HOW TO COMPLETE THIS TASK: The line with "Cénevières : Cubic" marks where to begin; print it and all lines after it in the material below exactly, skipping pictures.

STORED DATA:
__________________________________________________

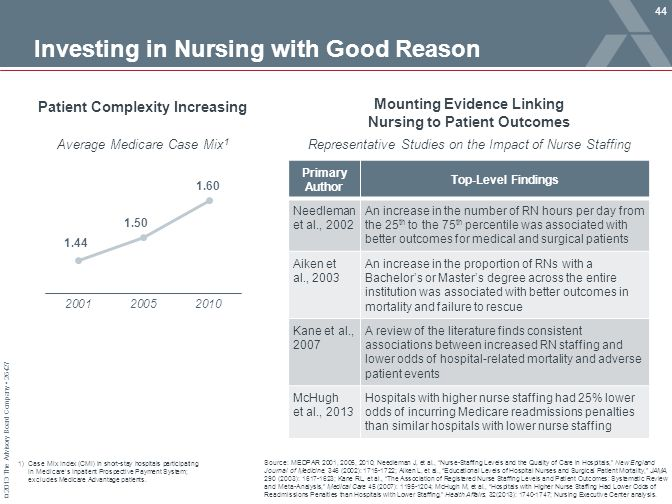 Investing in Nursing with Good Reason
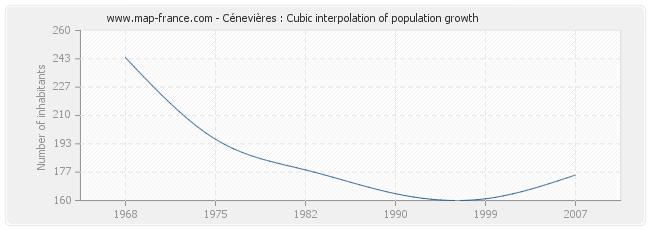 Cénevières : Cubic interpolation of population growth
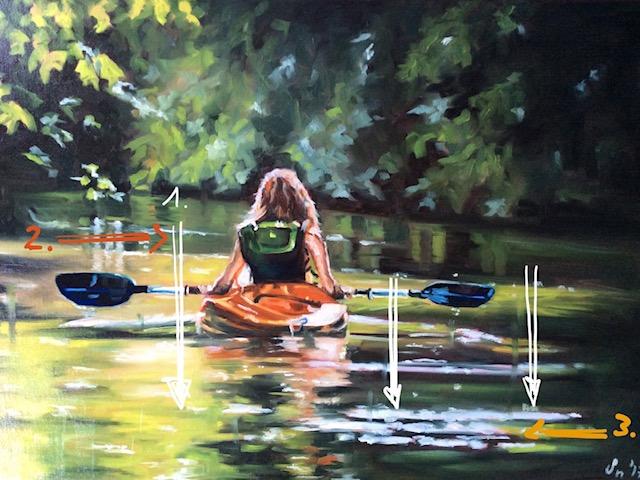 Sonja Neumann, Daily Painting, Wasser malen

__________________________________________________

RESULT:
 Cénevières : Cubic interpolation of population growth
 Sonja Neumann, Daily Painting, Wasser malen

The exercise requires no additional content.